A noter une scène introductive que j'ai trouvée de toute beauté. Rahim se rend sur le chantier d'un tombeau antique sur lequel travaille son beau-frère. L'ascension pour arriver au sommet du mausolée à l'aide d'escaliers qui m'ont paru précaires semble laisser augurer que les heures qui vont suivre ne vont pas être une partie de plaisir pour Rahim. L'acteur d'une incroyable beauté affiche d'abord un sourire angélique d'innocent qui se fige peu à peu pour se transformer en masque de dureté. Je l'ai déjà dit, son interprétation rend son personnage parfois énigmatique et pas forcément sympathique. On avait déjà pu voir cette beauté dans La permission autre film iranien impressionnant.

Un héros : une dette déshonorante - Cinéma - Le Télégramme

Coups de théâtre et suspense maintiennent l'attention de bout en bout. L'interprétation est au diapason. Bravo !

Commentaires

  • On va essayer de trouver une séance, votre critique confirme le talent de ce metteur en scène
    Passez de belles fêtes de fin d’année

  • Je vous encourage à faire le maximum pour voir ce film.
    Je vous souhaite de très agréables fêtes également.

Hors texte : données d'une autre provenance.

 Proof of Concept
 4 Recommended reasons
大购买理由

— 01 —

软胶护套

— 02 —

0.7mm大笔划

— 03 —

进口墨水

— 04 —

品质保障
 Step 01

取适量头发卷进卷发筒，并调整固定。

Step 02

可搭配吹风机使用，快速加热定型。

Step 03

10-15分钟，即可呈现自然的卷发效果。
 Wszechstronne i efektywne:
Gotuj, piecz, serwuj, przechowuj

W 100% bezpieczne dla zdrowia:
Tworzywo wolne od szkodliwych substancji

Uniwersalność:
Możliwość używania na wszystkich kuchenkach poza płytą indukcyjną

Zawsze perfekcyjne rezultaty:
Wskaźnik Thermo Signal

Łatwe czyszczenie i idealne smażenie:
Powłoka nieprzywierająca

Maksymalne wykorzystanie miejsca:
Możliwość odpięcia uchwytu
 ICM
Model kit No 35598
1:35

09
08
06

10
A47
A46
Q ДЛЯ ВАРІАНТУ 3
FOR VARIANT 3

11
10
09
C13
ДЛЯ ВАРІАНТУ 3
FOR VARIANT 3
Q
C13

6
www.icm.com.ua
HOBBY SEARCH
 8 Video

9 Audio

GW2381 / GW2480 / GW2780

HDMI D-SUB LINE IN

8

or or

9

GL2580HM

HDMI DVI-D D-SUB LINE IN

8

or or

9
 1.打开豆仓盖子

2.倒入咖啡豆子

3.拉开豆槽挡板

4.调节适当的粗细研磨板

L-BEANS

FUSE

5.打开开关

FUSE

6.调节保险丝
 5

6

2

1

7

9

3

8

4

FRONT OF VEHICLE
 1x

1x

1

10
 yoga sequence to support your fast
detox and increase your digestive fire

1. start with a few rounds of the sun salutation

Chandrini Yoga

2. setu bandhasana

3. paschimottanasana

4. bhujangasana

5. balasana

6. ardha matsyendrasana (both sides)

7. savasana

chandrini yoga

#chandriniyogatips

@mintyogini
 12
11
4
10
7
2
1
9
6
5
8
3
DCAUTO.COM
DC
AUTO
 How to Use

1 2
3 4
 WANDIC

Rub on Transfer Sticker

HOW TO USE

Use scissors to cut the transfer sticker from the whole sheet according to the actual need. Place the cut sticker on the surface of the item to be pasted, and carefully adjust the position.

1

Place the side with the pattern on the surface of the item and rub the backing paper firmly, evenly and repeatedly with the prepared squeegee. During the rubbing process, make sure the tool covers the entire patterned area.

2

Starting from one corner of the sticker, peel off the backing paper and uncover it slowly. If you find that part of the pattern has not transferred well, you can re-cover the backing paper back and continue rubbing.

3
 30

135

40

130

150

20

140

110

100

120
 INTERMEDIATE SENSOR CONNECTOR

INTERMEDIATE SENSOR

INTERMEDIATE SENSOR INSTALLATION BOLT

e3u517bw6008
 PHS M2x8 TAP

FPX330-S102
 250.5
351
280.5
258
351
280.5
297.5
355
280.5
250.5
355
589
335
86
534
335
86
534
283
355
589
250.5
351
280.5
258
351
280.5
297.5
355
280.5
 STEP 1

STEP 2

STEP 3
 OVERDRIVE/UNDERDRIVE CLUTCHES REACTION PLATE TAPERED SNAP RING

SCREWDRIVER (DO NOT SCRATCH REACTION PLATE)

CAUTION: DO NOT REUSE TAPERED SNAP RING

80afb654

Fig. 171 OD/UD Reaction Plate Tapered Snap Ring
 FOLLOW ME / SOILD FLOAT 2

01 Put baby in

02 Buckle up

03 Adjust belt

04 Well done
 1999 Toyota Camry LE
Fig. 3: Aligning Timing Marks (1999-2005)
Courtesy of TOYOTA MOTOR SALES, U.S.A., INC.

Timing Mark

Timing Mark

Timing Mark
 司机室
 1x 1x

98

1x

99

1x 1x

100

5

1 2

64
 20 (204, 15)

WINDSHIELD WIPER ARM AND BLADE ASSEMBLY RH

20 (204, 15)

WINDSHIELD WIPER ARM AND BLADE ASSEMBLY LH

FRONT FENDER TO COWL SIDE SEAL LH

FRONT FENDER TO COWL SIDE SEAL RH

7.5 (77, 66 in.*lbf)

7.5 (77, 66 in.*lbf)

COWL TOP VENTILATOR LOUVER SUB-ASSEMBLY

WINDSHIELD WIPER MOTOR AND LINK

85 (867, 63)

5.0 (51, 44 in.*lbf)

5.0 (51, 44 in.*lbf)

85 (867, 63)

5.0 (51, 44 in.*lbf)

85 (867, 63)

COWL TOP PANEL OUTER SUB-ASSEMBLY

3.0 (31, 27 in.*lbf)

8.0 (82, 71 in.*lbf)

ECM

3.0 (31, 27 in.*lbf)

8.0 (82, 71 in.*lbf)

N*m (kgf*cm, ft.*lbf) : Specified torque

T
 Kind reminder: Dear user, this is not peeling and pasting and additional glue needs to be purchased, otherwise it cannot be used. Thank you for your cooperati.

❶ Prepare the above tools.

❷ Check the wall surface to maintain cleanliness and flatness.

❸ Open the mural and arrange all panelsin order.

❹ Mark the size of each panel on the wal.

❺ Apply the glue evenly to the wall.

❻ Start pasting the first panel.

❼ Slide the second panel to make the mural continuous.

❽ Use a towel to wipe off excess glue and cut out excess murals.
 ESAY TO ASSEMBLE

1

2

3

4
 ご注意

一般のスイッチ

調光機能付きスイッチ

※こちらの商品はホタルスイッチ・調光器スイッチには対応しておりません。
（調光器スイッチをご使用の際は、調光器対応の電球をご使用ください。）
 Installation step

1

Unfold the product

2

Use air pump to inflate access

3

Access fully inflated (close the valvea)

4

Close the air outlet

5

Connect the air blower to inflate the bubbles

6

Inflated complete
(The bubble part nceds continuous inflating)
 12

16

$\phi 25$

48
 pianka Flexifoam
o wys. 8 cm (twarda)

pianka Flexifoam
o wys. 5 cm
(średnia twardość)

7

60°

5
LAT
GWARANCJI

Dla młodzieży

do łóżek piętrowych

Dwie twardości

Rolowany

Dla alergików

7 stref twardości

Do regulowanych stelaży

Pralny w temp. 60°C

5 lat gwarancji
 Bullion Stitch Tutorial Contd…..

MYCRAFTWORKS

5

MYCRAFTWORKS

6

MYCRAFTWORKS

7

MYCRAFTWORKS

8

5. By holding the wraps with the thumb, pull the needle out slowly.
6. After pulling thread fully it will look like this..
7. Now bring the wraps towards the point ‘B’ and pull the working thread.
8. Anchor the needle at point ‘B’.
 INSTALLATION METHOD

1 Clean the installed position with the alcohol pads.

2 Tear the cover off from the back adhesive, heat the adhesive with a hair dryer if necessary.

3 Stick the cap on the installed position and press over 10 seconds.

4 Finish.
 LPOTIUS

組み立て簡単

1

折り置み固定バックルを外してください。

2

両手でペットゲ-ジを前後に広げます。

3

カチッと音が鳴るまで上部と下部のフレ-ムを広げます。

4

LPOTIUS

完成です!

  • Je vais essayer de le voir avant la fin de l'année. (moi aussi quand je vois certaines critiques, je me dis que je peux y aller sans crainte).

  • Merci :-) Encore un excellent film venu d'Iran.

  • Bonjour Pascale, j'en redemande des films qui "ronronnent" comme cela. Remarquable de bout en bout. Bonne fin d'après-midi et bonnes fêtes.

  • Bonsoir Dasola.
    Les critiques méritent des baffes parfois. J'étais complètement "stressée" pendant tout le film. Pas du tout ronronnante. Bonne soirée et excellent Noël.

  • J'adore ton coup de gueule en début de chronique (Ceci dit tu n'es pas seule, Positif a aimé je crois). Complètement d'accord avec toi sur le cinéma iranien. Tu m'as donné très envie de le voir. Je vais essayer de le mettre au planning.
    D'ici là, bon sapin et champagne à bûche que veux-tu. ;-)

  • C'est pas vraiment un coup de gueule... mais franchement leur façon d'aimer le cinéma m'exaspère. Il n'y a pas que l'élite qui voit des films.
    Ah oui, il FAUT le voir celui-là. Un de plus.
    Je déteste le champagne mais je peux me débrouiller sans. C'est chez moi cette année. On teste à gogo. 8 sur 12 négatifs. On attend les 4 derniers résultats.

  • Je ne sais pas ce que les Inrocks, Libé, les Cahiers et Laurent Delmas ont contre ce film (de toute façon je ne jure que par Michel Ciment de Positif, même si je lui en veux de ne pas aimer Verhoeven), alors que c'est sans doute le meilleur Farhadi depuis "Une Séparation" (bon certes, je n'ai vu que "Le Passé" entre les deux). Un film fort, édifiant, au propos universel et doté d'une mise en scène sèche mais travaillée, et ô combien en prise avec son récit. Bref, comme tu l'as écrit, à mettre au rang de coups de maîtres iraniens de cette année.

  • J'avais moins aimé le Passé et n'avais pas du tout apprécié les enfants de Belleville mais contrairement à tout le monde j'avais été embarquée par Everybody knows.
    Le cinéma iranien c'est quelque chose ! Comme le cinéma coréen on sait qu'on va vivre une expérience.

  • C'est vrai que le cinéma iranien nous offre de belles découvertes. Très belle 1ere scène sur ces échafaudages ( en bambou ??) qui nous donne le vertige et nous permet de découvrir un peu l'Iran.
    Au départ on a envie d'aider ce pauvre Rahim mais il devient un peu exaspérant à tout faire pour emmêler cette situation.
    Je crois que je viens de voir plus de film iraniens en quelques semaines ( 3 films et sans doute un 4ème d'ici quelques jours) que dans tout le reste de ma vie....!

  • ça m'a vraiment fait flipper cette première scène !
    Oui il peut être agaçant avec son sourire permanent.
    Le cinéma iranien devient incontournable et en effet un nouveau film va sortir ces jours ci.